Reputation: 466
I'm trying to make so that when I press a button the program starts a method in a new thread. The problem is that when I press the button the program freezes until the method is done running like i didn't use a thread at all. Does anyone know how to solve this problem?
Thanks Morgan.
public Listeners()
{
Calendar.ButtonAddReminder.addActionListener(new ButtonAddListener());
}
private class ButtonAddListener implements ActionListener
{
public void actionPerformed(ActionEvent e) {
new Thread(Calendar.reminder.Reminderchecker(Calendar.reminder.addReminder(date, str))) .start();
}
}
Upvotes: 0
Views: 136
Reputation: 704
Assuming that your Calendar
class implements Runnable
or extends Thread
you should not call Calendar.reminder.Reminderchecker(Calendar.reminder.addReminder(date, str ))
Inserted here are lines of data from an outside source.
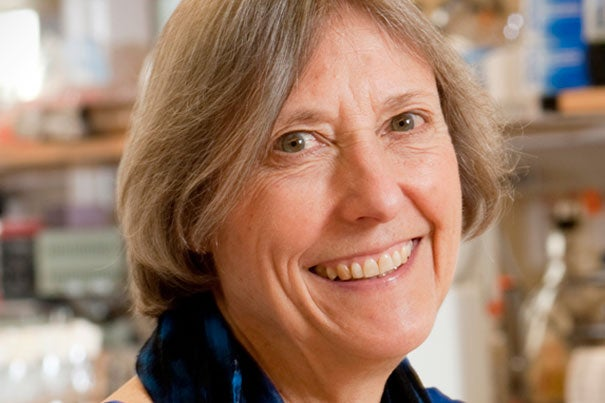 Widely recognized as a leader in bringing meiosis research into the modern era, Nancy Kleckner, the Herchel Smith Professor of Molecular Biology, received the Thomas Hunt Morgan Medal. Kleckner has pioneered efforts to combine traditional genetic approaches with molecular biology, microscopy, physics, and modeling, techniques that have now become commonplace.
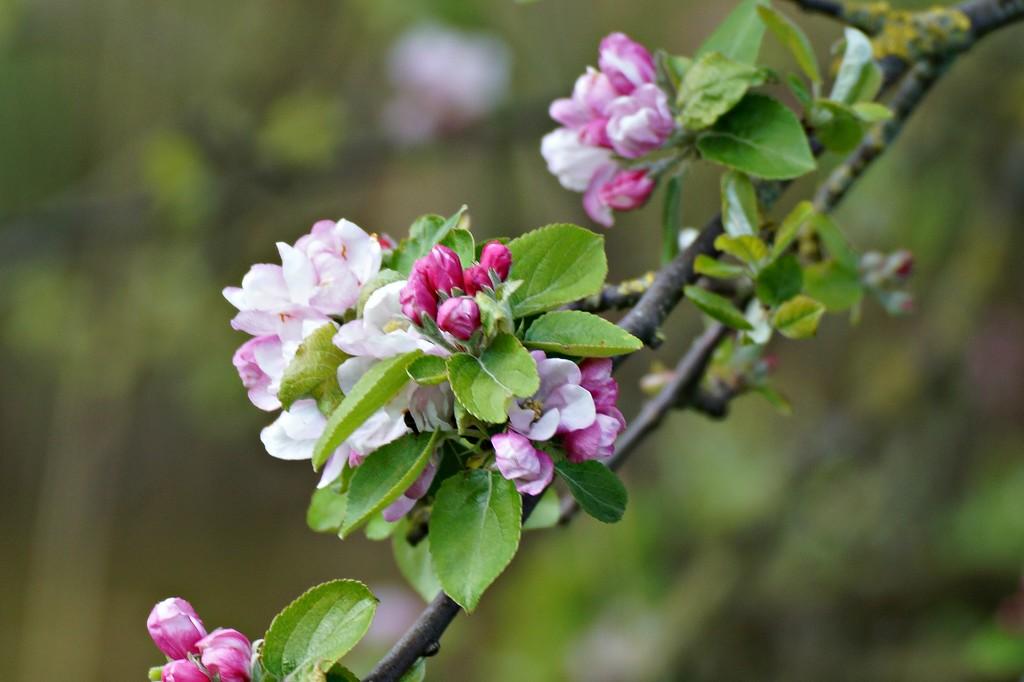 apple blossom by gijsje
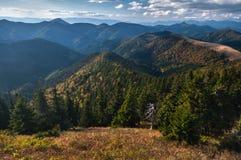 Sikt på den Velka Fatra nationalparken Arkivfoto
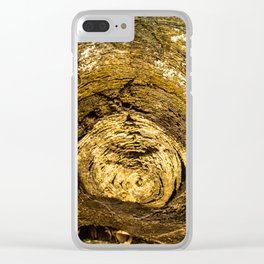 Wood trunk Clear iPhone Case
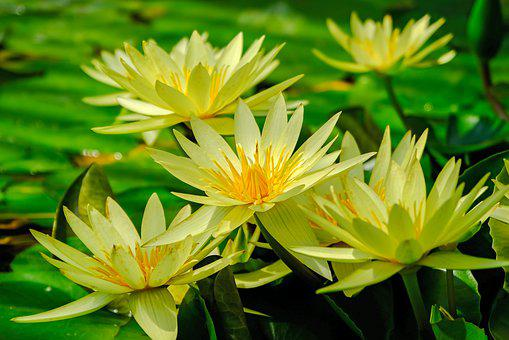 Water Lily, Water, Nature, Pond, Aquatic Plant, Bloom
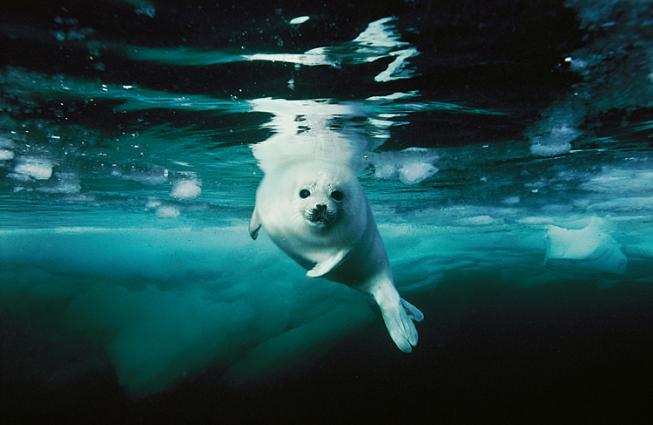 A harp seal in icy water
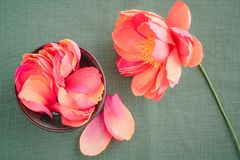 Crepe paper peony flowers Royalty Free Stock Image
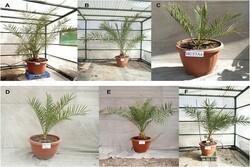 پرورش گیاه با دانههای ۲ هزار سال قبل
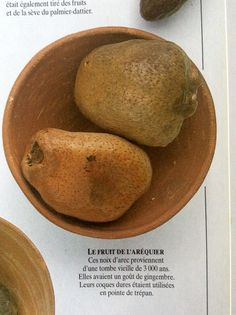 Areca fruit, or betel nuts, from a 3000 year old tomb. Eyewitness Books: Egypt.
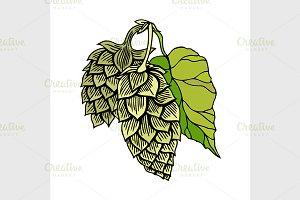 Hop organic herb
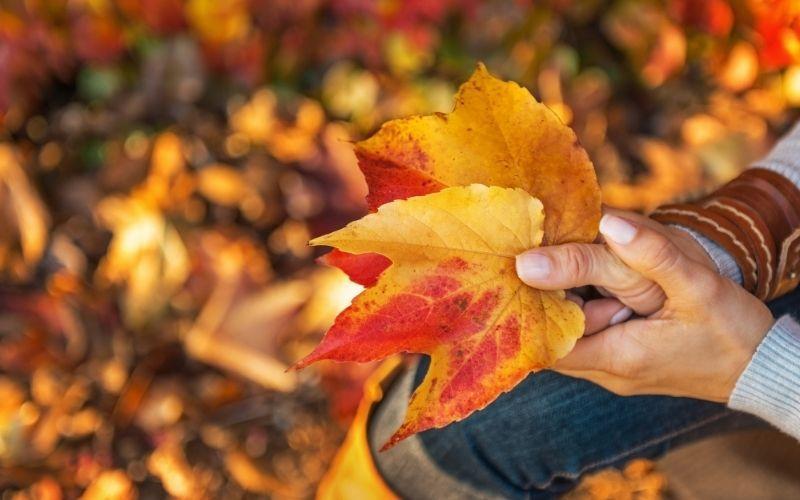 women holding leaves - fall harvest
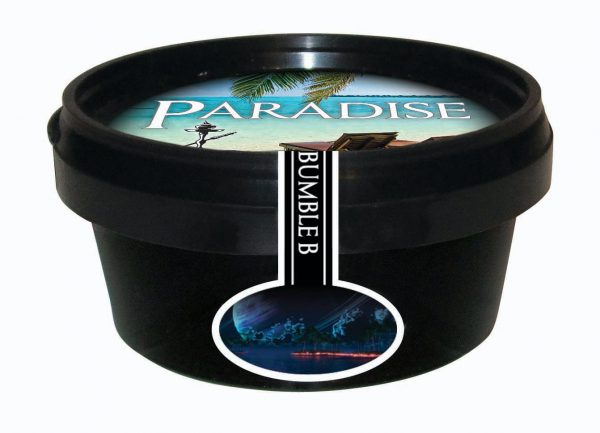 Paradise Steam Stones – Bumble B (Wildberry Mix, Passievrucht en Menthol)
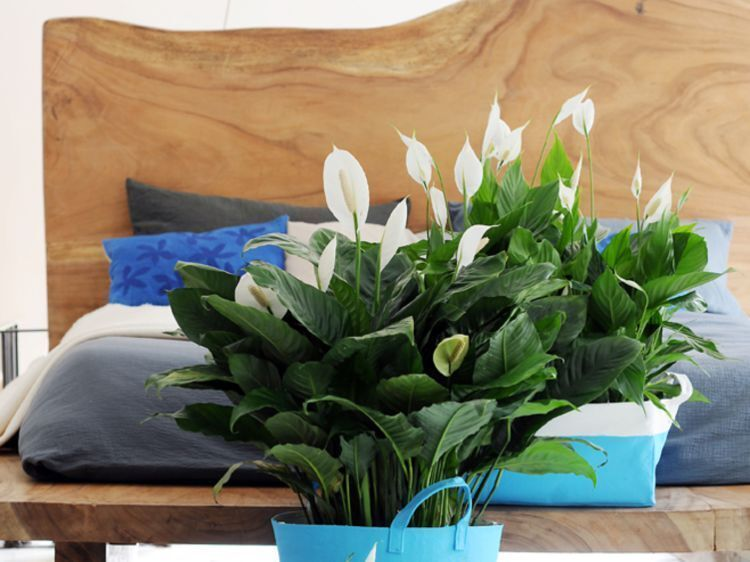 цветущие ухоженные спатифиллумы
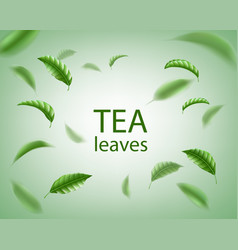 Green tea background realistic tea leaves whirl vector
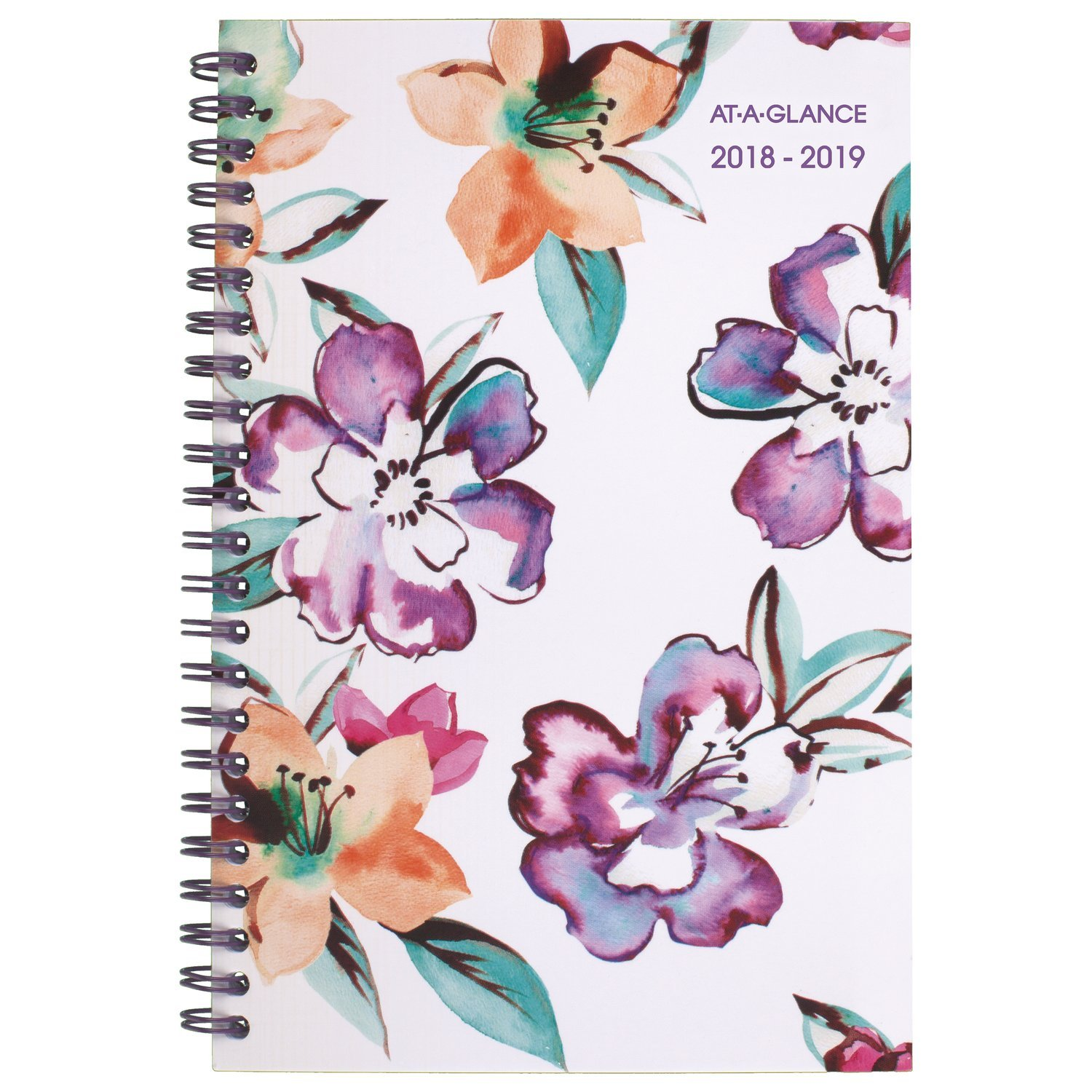 AT-A-GLANCE 2018-2019 Academic Year Weekly & Monthly Planner, Small, 4-7/8 x 8, Aspire, Coral (1022-200A-27_1) ACCO Brands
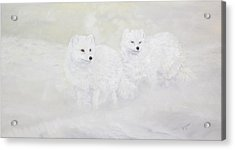 Snow Ghosts Of The North Acrylic Print by Johanna Lerwick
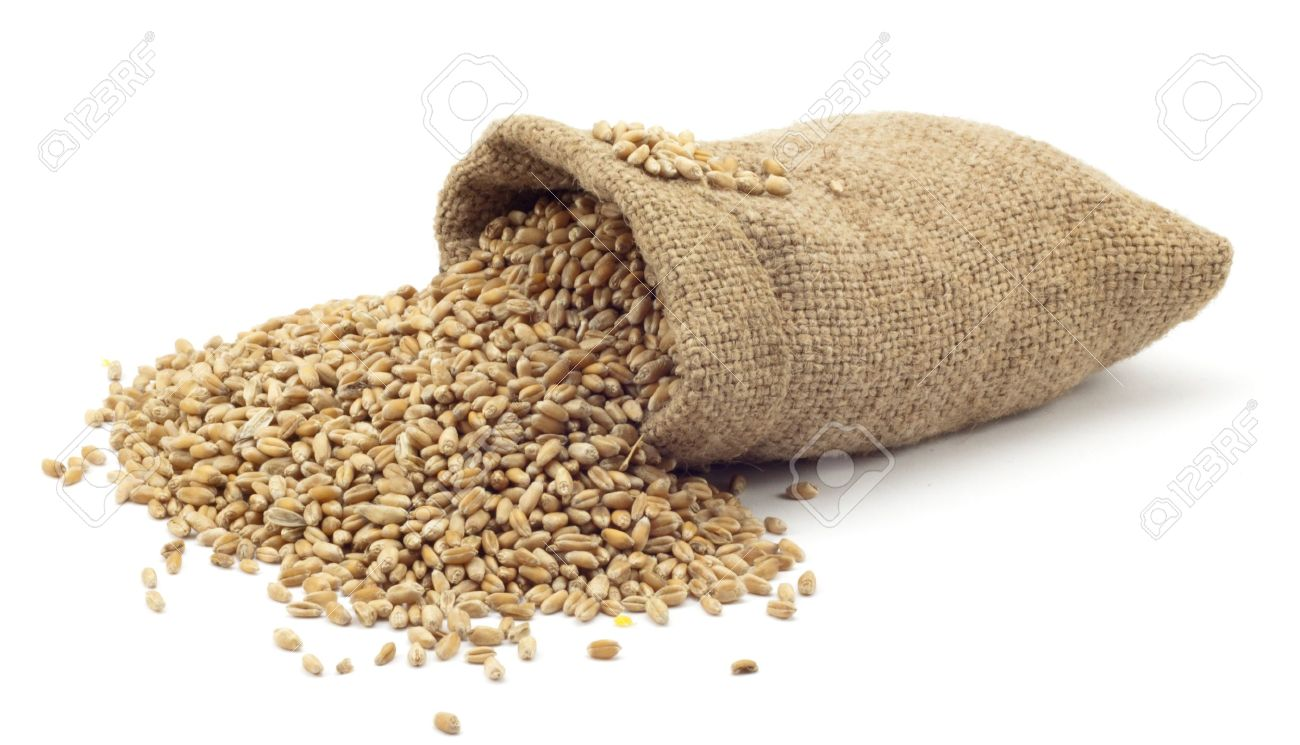 bag of wheat on a white background Stock Photo - 7080817
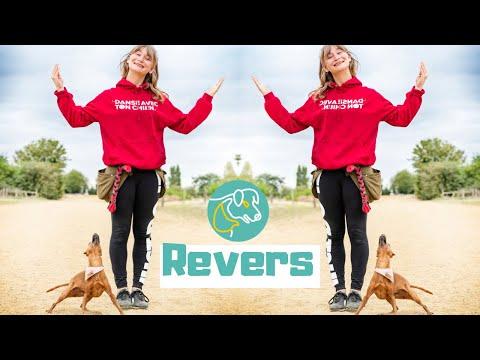 [TUTO] Apprendre le Revers à son chien avec l'éducation positive #dogdancing
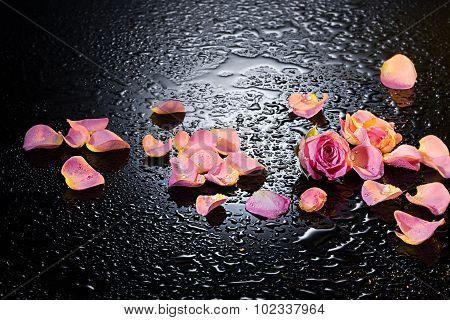 Rose And Petals On A Glass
before starting the new Thread as this calls the run()
method of the new thread.
Instead do something like that:
public class Calendar implements Runnable {
public void run() {
this.reminder.Reminderchecker(Calendar.reminder.addReminder(date, str ));
}
}
Upvotes: 1
Reputation: 2388
You need to make sure that all this happens in the new thread:
Calendar.reminder.Reminderchecker(Calendar.reminder.addReminder(date, str ))
At the moment
Calendar.reminder.addReminder(date, str )
and
Calendar.reminder.Reminderchecker()
are called on the Event Dispatching Thread before the new Thread
is constructed and started.
The simplest way to correct this is to create a new Runnable
object that carries out all of these steps, and then pass that to the new thread. I guess the returned object from Reminderchecker() is itself a Runnable
, in which case you need something like this:
Runnable task = new Runnable() {
public void run() {
Runnable r = Calendar.reminder.Reminderchecker(Calendar.reminder.addReminder(date, str ));
r.run();
};
new Thread(task).start();
Upvotes: 1
Reputation: 128779
From that, it looks like something in Calendar.reminder.addReminder()
or Calendar.reminder.Reminderchecker()
is taking some time and locking up the UI since that's what's happening in the EDT.
Edit: Oh, I see. You're not doing what you think you're doing. You're executing Reminderchecker
in the current thread. The Runnable
returned by that method is what's getting executed in the new thread. To run Reminderchecker
in a thread, do something like:
new Thread(new Runnable() {
public void run() {
Calendar.reminder.Reminderchecker(...);
}
}).start();
Better: Don't spawn your own random threads like that. Use an organized concurrency strategy such as provided by an ExecutorService
. The Executors
class lets you easily create several that cover common uses.
Still better: Check out the SwingWorker and it API docs.